Source material:
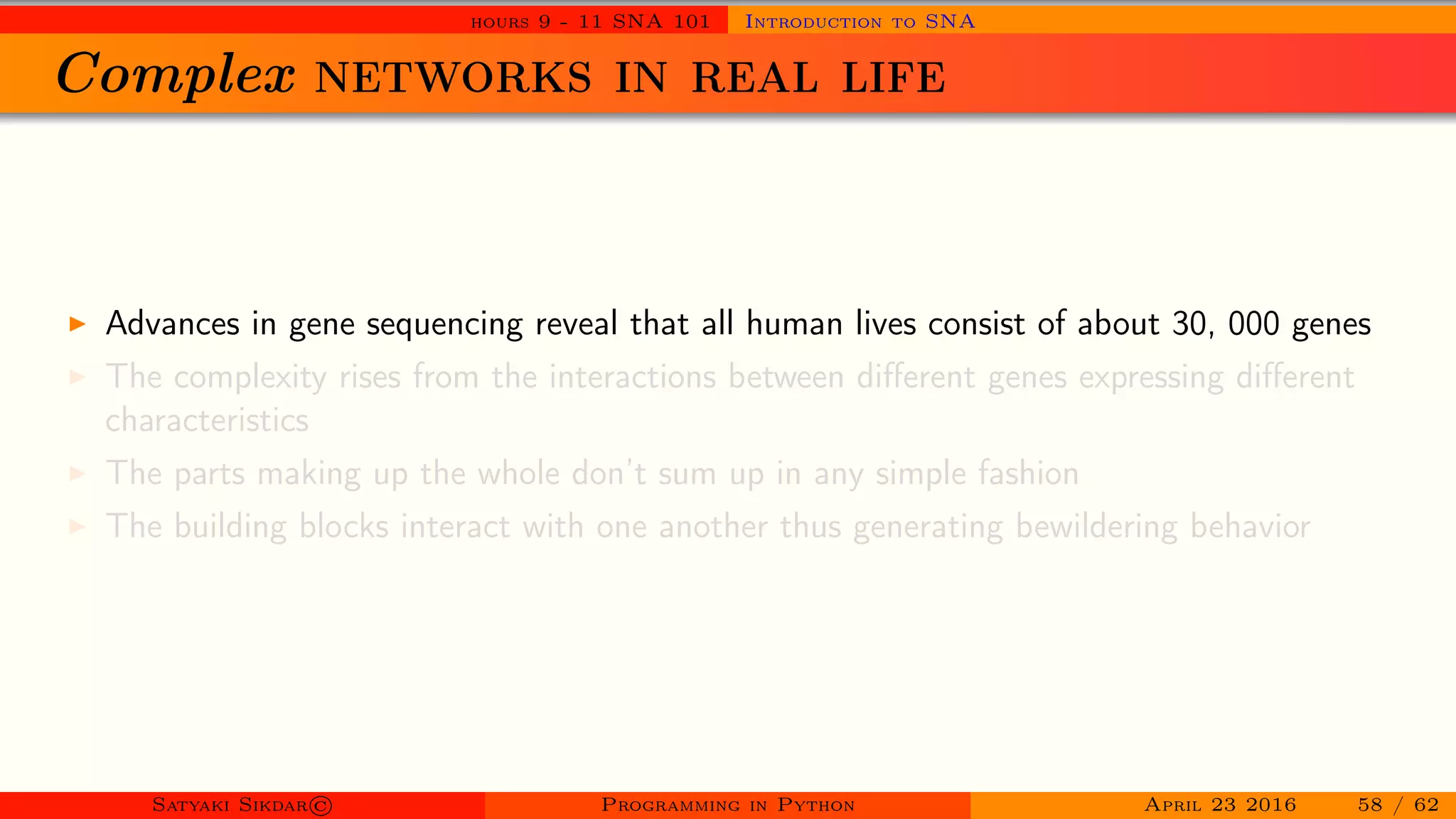 hours 9 - 11 SNA 101 Introduction to SNA

Complex NETWORKS IN REAL LIFE

▶ Advances in gene sequencing reveal that all human lives consist of about 30, 000 genes
▶ The complexity rises from the interactions between different genes expressing different characteristics
▶ The parts making up the whole don't sum up in any simple fashion
▶ The building blocks interact with one another thus generating bewildering behavior

Satyaki Sikdar© Programming in Python April 23 2016 58 / 62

Aim of the task:
Every entry above should be given again exactly, with no images included.

Output for this task:
 hours 9 - 11 SNA 101 Introduction to SNA

Complex NETWORKS IN REAL LIFE

▶ Advances in gene sequencing reveal that all human lives consist of about 30, 000 genes
▶ The complexity rises from the interactions between different genes expressing different characteristics
▶ The parts making up the whole don't sum up in any simple fashion
▶ The building blocks interact with one another thus generating bewildering behavior

Satyaki Sikdar© Programming in Python April 23 2016 58 / 62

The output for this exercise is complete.